## Exercise instructions
Wherever a line in the data holds the word "کنید", pull that line out.

(Items from a data source)
....

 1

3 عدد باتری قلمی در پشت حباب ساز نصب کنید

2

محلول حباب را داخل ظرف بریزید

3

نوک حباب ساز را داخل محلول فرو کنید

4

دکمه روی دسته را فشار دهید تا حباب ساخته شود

....

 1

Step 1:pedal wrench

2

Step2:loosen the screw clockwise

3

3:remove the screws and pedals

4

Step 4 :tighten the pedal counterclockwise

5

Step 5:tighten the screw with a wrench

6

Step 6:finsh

....

## Answer section
3 عدد باتری قلمی در پشت حباب ساز نصب کنید
نوک حباب ساز را داخل محلول فرو کنید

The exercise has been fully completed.